## Instruction:
Set out the data, from the line containing "Which item among" through the last line, as a Markdown table with the columns No. and Text. Give each non-blank line its own row, numbered in order, and leave out blank lines.

— BEGIN Records for this task —

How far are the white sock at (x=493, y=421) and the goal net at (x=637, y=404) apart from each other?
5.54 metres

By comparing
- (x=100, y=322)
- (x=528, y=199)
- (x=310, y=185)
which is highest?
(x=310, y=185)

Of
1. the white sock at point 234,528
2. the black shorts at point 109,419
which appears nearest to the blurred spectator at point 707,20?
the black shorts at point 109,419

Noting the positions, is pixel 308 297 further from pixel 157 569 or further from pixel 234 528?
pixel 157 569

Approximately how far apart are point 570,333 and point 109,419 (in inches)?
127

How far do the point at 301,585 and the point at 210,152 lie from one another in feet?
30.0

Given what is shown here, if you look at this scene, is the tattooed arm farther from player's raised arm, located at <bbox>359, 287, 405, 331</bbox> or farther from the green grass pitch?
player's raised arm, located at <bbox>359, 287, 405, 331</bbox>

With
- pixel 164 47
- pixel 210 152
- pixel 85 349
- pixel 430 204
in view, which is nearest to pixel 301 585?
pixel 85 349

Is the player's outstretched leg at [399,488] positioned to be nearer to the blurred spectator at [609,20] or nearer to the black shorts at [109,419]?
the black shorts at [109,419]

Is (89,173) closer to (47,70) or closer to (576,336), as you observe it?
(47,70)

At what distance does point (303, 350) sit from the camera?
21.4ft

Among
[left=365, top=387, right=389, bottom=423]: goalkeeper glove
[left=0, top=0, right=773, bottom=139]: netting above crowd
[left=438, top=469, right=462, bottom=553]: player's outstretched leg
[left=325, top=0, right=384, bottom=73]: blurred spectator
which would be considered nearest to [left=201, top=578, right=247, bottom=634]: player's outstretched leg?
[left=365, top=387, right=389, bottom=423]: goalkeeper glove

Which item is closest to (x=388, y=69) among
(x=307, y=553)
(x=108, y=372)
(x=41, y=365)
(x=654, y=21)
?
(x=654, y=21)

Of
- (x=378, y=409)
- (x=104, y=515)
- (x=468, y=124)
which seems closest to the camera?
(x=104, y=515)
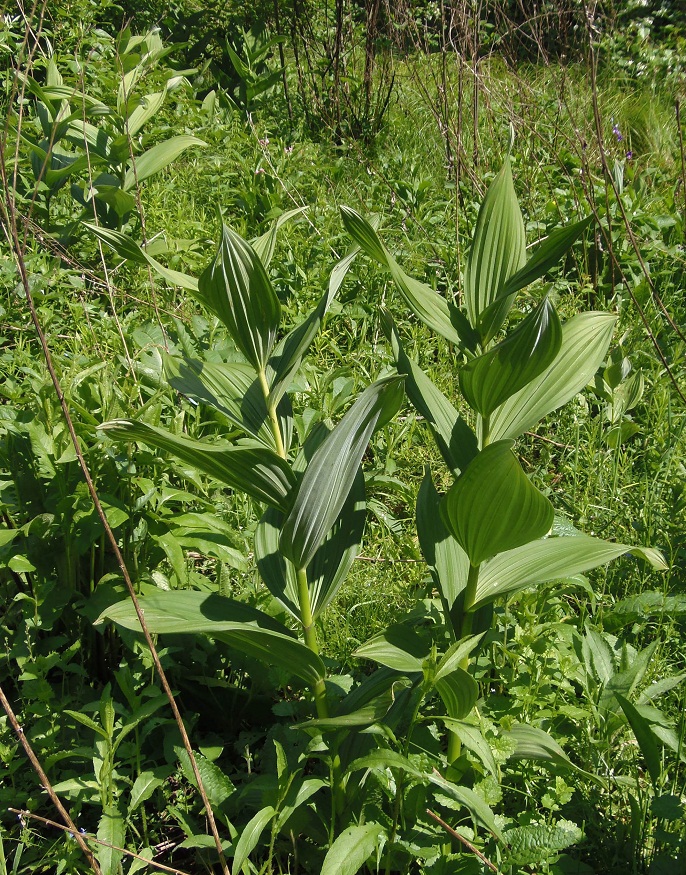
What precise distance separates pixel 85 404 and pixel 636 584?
155 cm

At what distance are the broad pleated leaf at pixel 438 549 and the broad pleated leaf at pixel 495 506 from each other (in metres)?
0.17

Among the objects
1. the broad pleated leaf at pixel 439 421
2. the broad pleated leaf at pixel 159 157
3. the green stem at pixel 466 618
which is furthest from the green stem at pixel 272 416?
the broad pleated leaf at pixel 159 157

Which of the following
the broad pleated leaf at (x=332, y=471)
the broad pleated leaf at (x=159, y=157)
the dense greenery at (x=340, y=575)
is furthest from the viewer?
the broad pleated leaf at (x=159, y=157)

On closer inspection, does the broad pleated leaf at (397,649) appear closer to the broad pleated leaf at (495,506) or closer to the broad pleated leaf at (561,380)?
the broad pleated leaf at (495,506)

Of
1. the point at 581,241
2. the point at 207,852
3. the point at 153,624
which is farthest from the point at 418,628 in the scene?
the point at 581,241

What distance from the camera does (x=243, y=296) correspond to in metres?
1.30

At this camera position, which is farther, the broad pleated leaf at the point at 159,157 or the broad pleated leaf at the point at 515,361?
the broad pleated leaf at the point at 159,157

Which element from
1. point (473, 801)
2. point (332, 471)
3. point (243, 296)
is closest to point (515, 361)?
point (332, 471)

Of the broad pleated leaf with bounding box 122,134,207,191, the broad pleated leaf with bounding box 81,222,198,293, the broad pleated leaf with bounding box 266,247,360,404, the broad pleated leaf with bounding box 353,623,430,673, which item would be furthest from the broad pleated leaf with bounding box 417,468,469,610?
the broad pleated leaf with bounding box 122,134,207,191

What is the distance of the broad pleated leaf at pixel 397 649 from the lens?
54.1 inches

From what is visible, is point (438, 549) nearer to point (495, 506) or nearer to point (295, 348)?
point (495, 506)

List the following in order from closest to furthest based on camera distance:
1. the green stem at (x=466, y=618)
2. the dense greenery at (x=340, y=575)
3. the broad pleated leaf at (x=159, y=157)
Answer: the dense greenery at (x=340, y=575)
the green stem at (x=466, y=618)
the broad pleated leaf at (x=159, y=157)

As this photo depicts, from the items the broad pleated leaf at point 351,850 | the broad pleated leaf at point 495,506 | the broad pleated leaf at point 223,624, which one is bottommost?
the broad pleated leaf at point 351,850

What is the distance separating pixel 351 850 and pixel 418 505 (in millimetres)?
624
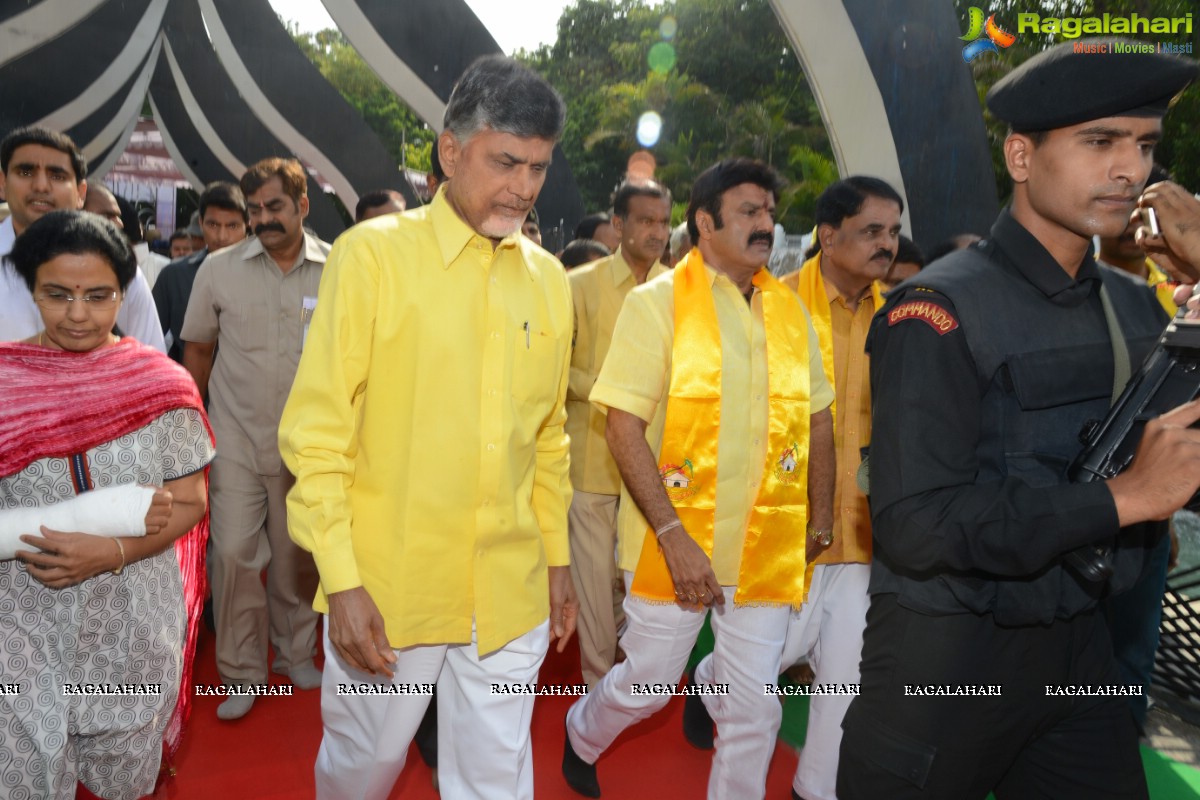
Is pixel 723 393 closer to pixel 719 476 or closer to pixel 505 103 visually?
pixel 719 476

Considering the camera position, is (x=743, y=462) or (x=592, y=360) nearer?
(x=743, y=462)

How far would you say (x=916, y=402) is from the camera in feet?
6.58

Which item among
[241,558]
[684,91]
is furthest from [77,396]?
[684,91]

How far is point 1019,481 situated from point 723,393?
1556 mm

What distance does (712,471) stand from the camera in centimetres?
343

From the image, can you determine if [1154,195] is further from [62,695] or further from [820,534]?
[62,695]

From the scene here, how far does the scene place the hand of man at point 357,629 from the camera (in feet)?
7.95

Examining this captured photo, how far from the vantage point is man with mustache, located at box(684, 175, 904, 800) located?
367cm

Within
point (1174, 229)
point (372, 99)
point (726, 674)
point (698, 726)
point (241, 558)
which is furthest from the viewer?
point (372, 99)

— END Records for this task —

## Solution to the problem:
| No. | Text |
|---|---|
| 1 | Which item among |
| 2 | [241,558] |
| 3 | [684,91] |
| 4 | is furthest from [77,396]? |
| 5 | [684,91] |
| 6 | How far is point 1019,481 situated from point 723,393? |
| 7 | 1556 mm |
| 8 | What distance does (712,471) stand from the camera in centimetres? |
| 9 | 343 |
| 10 | From the image, can you determine if [1154,195] is further from [62,695] or further from [820,534]? |
| 11 | [62,695] |
| 12 | From the scene here, how far does the scene place the hand of man at point 357,629 from the camera (in feet)? |
| 13 | 7.95 |
| 14 | Examining this captured photo, how far from the vantage point is man with mustache, located at box(684, 175, 904, 800) located? |
| 15 | 367cm |
| 16 | Within |
| 17 | point (1174, 229) |
| 18 | point (372, 99) |
| 19 | point (726, 674) |
| 20 | point (698, 726) |
| 21 | point (241, 558) |
| 22 | which is furthest from the viewer? |
| 23 | point (372, 99) |